══ Data for this exercise ══

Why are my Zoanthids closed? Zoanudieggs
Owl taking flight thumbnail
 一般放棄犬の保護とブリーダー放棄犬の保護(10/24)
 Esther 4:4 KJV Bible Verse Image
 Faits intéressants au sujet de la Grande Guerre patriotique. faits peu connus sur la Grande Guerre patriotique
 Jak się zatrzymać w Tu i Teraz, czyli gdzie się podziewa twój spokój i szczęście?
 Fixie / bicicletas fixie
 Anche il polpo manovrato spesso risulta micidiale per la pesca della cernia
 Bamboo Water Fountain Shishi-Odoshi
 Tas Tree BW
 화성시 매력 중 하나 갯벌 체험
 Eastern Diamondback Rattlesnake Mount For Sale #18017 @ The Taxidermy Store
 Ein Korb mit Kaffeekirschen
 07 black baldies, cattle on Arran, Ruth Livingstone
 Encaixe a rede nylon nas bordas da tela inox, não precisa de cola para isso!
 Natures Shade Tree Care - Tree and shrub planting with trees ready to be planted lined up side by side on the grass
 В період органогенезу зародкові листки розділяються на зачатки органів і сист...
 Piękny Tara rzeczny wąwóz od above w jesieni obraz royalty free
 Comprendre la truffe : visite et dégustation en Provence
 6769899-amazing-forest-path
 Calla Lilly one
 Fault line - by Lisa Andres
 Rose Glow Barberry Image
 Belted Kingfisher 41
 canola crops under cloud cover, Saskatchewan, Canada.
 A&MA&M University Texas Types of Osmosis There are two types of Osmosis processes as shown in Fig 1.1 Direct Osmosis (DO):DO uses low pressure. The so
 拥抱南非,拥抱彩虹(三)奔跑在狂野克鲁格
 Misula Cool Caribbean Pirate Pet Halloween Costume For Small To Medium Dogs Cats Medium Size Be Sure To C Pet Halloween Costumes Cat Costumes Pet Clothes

═══

**Exercise aim**: Go through the records above and copy each one exactly.

**Exercise output**:
Why are my Zoanthids closed? Zoanudieggs
Owl taking flight thumbnail
 一般放棄犬の保護とブリーダー放棄犬の保護(10/24)
 Esther 4:4 KJV Bible Verse Image
 Faits intéressants au sujet de la Grande Guerre patriotique. faits peu connus sur la Grande Guerre patriotique
 Jak się zatrzymać w Tu i Teraz, czyli gdzie się podziewa twój spokój i szczęście?
 Fixie / bicicletas fixie
 Anche il polpo manovrato spesso risulta micidiale per la pesca della cernia
 Bamboo Water Fountain Shishi-Odoshi
 Tas Tree BW
 화성시 매력 중 하나 갯벌 체험
 Eastern Diamondback Rattlesnake Mount For Sale #18017 @ The Taxidermy Store
 Ein Korb mit Kaffeekirschen
 07 black baldies, cattle on Arran, Ruth Livingstone
 Encaixe a rede nylon nas bordas da tela inox, não precisa de cola para isso!
 Natures Shade Tree Care - Tree and shrub planting with trees ready to be planted lined up side by side on the grass
 В період органогенезу зародкові листки розділяються на зачатки органів і сист...
 Piękny Tara rzeczny wąwóz od above w jesieni obraz royalty free
 Comprendre la truffe : visite et dégustation en Provence
 6769899-amazing-forest-path
 Calla Lilly one
 Fault line - by Lisa Andres
 Rose Glow Barberry Image
 Belted Kingfisher 41
 canola crops under cloud cover, Saskatchewan, Canada.
 A&MA&M University Texas Types of Osmosis There are two types of Osmosis processes as shown in Fig 1.1 Direct Osmosis (DO):DO uses low pressure. The so
 拥抱南非,拥抱彩虹(三)奔跑在狂野克鲁格
 Misula Cool Caribbean Pirate Pet Halloween Costume For Small To Medium Dogs Cats Medium Size Be Sure To C Pet Halloween Costumes Cat Costumes Pet Clothes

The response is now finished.